Alıştırma yönergesi :: Aşağıdaki kayıtlarda "From yellow text" ifadesinin geçtiği satırdan kayıtların sonuna kadar uzanan satırları, iki uç da dahil olmak üzere, hiçbir değişiklik yapmadan yineleyin.

========

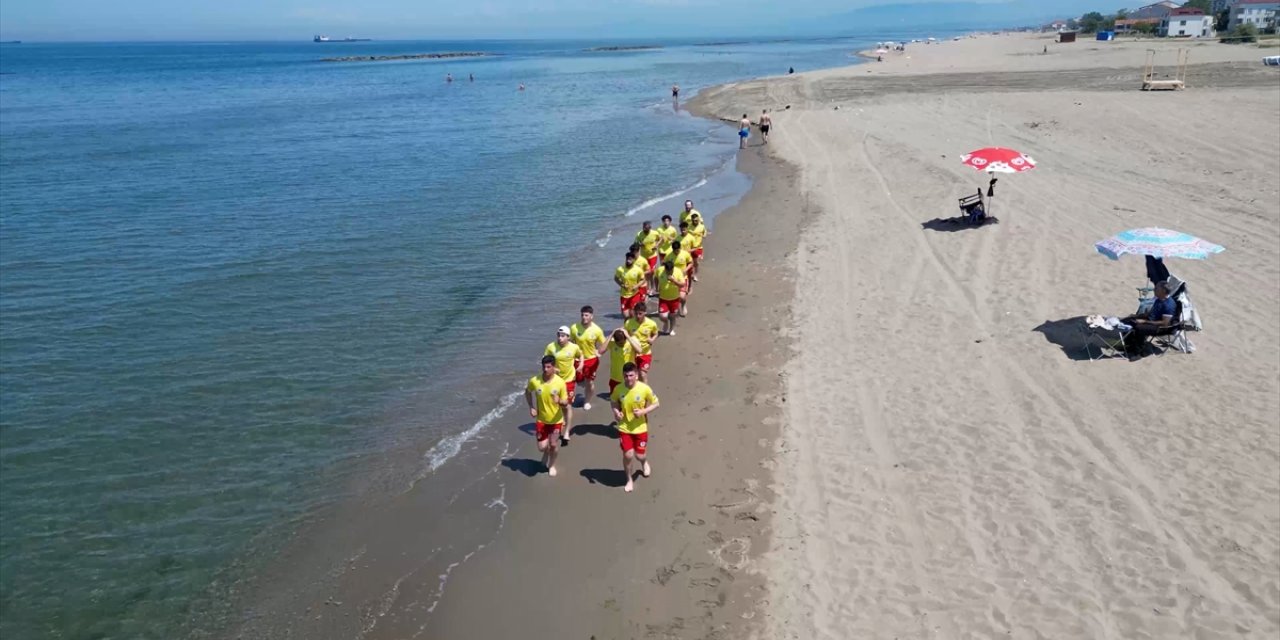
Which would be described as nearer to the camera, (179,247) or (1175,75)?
(179,247)

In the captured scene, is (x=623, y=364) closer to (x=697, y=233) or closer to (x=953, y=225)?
(x=697, y=233)

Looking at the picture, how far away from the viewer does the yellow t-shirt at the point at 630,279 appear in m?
14.2

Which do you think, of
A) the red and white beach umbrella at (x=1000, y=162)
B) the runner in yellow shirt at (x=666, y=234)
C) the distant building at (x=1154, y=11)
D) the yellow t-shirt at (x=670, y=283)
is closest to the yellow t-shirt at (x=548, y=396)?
the yellow t-shirt at (x=670, y=283)

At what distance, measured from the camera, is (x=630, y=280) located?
1427 cm

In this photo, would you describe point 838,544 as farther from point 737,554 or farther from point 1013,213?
point 1013,213

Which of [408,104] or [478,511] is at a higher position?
[408,104]

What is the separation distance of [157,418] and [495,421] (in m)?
5.54

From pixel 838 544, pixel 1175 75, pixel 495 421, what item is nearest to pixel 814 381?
pixel 838 544

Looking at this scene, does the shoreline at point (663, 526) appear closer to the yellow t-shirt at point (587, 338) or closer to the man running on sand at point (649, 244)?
the yellow t-shirt at point (587, 338)

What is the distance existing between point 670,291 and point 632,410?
206 inches

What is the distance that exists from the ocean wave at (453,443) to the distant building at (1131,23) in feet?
378

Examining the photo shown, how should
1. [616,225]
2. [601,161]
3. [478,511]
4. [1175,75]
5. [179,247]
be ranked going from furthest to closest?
1. [1175,75]
2. [601,161]
3. [616,225]
4. [179,247]
5. [478,511]

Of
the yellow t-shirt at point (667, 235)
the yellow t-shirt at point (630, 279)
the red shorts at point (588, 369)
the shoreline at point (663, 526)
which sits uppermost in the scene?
the yellow t-shirt at point (667, 235)

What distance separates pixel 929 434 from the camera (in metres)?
10.8
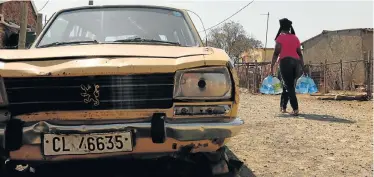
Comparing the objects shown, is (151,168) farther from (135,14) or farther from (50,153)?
(135,14)

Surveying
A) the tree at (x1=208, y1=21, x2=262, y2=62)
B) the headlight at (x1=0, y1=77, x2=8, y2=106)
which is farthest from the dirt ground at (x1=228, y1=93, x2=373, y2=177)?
the tree at (x1=208, y1=21, x2=262, y2=62)

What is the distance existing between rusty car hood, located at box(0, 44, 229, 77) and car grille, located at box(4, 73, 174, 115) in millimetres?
51

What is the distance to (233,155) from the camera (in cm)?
442

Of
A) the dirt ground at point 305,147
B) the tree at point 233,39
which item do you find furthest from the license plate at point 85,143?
the tree at point 233,39

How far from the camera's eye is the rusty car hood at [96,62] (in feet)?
7.68

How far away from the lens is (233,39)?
181 ft

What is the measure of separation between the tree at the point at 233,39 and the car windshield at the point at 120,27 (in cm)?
4980

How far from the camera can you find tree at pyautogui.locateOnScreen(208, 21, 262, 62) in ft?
176

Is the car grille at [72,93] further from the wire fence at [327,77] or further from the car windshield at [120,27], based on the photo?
the wire fence at [327,77]

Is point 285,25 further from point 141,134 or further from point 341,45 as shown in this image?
point 341,45

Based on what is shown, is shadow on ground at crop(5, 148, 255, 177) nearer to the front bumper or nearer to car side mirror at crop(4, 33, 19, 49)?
the front bumper

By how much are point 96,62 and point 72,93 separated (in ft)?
0.78

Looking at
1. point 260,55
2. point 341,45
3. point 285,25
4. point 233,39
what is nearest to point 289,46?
point 285,25

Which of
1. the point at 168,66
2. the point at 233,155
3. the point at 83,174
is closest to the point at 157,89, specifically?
the point at 168,66
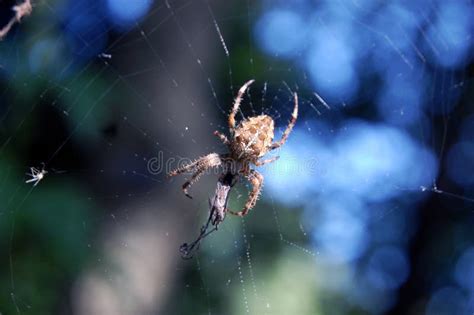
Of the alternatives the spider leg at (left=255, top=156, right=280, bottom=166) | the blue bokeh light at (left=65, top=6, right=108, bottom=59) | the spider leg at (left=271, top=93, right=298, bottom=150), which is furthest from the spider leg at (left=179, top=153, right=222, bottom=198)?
the blue bokeh light at (left=65, top=6, right=108, bottom=59)

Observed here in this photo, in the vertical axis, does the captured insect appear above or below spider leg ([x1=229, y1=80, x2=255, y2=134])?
below

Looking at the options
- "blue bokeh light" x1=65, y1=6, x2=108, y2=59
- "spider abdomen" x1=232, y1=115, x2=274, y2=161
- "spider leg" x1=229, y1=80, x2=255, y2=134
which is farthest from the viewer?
"blue bokeh light" x1=65, y1=6, x2=108, y2=59

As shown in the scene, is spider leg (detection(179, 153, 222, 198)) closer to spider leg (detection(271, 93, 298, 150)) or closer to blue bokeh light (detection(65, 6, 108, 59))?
spider leg (detection(271, 93, 298, 150))

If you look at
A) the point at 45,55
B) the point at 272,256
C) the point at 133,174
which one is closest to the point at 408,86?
the point at 272,256

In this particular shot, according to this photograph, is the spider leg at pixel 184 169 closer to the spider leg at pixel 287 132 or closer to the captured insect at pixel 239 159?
the captured insect at pixel 239 159

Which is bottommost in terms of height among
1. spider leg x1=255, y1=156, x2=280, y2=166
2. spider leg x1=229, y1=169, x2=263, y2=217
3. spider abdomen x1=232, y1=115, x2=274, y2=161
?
spider leg x1=229, y1=169, x2=263, y2=217

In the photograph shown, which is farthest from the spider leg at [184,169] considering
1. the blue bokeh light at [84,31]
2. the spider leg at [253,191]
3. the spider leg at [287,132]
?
the blue bokeh light at [84,31]

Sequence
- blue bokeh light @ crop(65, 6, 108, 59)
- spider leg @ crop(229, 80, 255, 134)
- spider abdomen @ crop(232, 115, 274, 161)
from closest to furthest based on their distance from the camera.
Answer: spider leg @ crop(229, 80, 255, 134) → spider abdomen @ crop(232, 115, 274, 161) → blue bokeh light @ crop(65, 6, 108, 59)
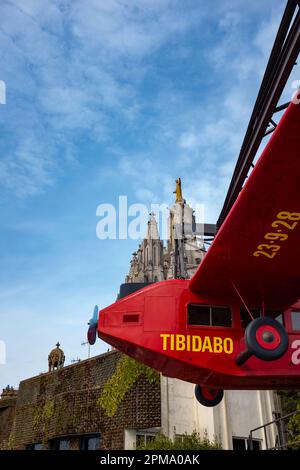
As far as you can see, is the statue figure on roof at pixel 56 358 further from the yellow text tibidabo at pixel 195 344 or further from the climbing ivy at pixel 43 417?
the yellow text tibidabo at pixel 195 344

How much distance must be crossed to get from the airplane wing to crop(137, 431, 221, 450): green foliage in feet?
34.6

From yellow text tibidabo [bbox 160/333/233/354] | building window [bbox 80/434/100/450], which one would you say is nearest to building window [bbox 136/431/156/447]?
building window [bbox 80/434/100/450]

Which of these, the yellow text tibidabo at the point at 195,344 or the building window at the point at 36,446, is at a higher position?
the yellow text tibidabo at the point at 195,344

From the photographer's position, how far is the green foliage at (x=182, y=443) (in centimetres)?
1816

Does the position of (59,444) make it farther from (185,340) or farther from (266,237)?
(266,237)

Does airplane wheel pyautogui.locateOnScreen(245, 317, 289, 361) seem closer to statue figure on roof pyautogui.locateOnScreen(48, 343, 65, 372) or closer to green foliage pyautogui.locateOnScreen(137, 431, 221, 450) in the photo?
green foliage pyautogui.locateOnScreen(137, 431, 221, 450)

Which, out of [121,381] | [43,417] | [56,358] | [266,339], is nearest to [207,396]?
[266,339]

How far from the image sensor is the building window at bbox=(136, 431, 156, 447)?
19670mm

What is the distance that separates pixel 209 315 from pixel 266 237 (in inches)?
110

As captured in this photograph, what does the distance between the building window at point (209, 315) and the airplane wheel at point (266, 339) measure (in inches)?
59.2

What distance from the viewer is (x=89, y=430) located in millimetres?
22188

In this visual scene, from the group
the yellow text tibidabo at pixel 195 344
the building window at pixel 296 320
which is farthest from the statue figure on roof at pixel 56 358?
the building window at pixel 296 320

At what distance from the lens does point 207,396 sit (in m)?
13.4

========

Alıştırma yanıtı ::
From yellow text tibidabo [bbox 160/333/233/354] | building window [bbox 80/434/100/450], which one would you say is nearest to building window [bbox 136/431/156/447]?
building window [bbox 80/434/100/450]

Which of these, the yellow text tibidabo at the point at 195,344 or the building window at the point at 36,446, is at a higher position?
the yellow text tibidabo at the point at 195,344

From the photographer's position, how far is the green foliage at (x=182, y=443) (in centimetres)?
1816

Does the position of (59,444) make it farther from (185,340) or farther from (266,237)?
(266,237)

Does airplane wheel pyautogui.locateOnScreen(245, 317, 289, 361) seem closer to statue figure on roof pyautogui.locateOnScreen(48, 343, 65, 372) or closer to green foliage pyautogui.locateOnScreen(137, 431, 221, 450) in the photo?
green foliage pyautogui.locateOnScreen(137, 431, 221, 450)

Which, out of [121,381] | [43,417] | [56,358] | [266,339], is nearest to [207,396]?
[266,339]

How far from the image sensor is the building window at bbox=(136, 431, 156, 447)?
19670mm

What is the distance that separates pixel 209 315 from pixel 266 237 (in inches)?
110

As captured in this photograph, what does the distance between the building window at point (209, 315) and the airplane wheel at point (266, 339) measure (in inches)?
59.2

What distance from the viewer is (x=89, y=430) located in millimetres?
22188

In this visual scene, from the group
the yellow text tibidabo at pixel 195 344
the building window at pixel 296 320
which is farthest from the statue figure on roof at pixel 56 358?
the building window at pixel 296 320

At what distance from the lens does point 207,396 sit (in m)?
13.4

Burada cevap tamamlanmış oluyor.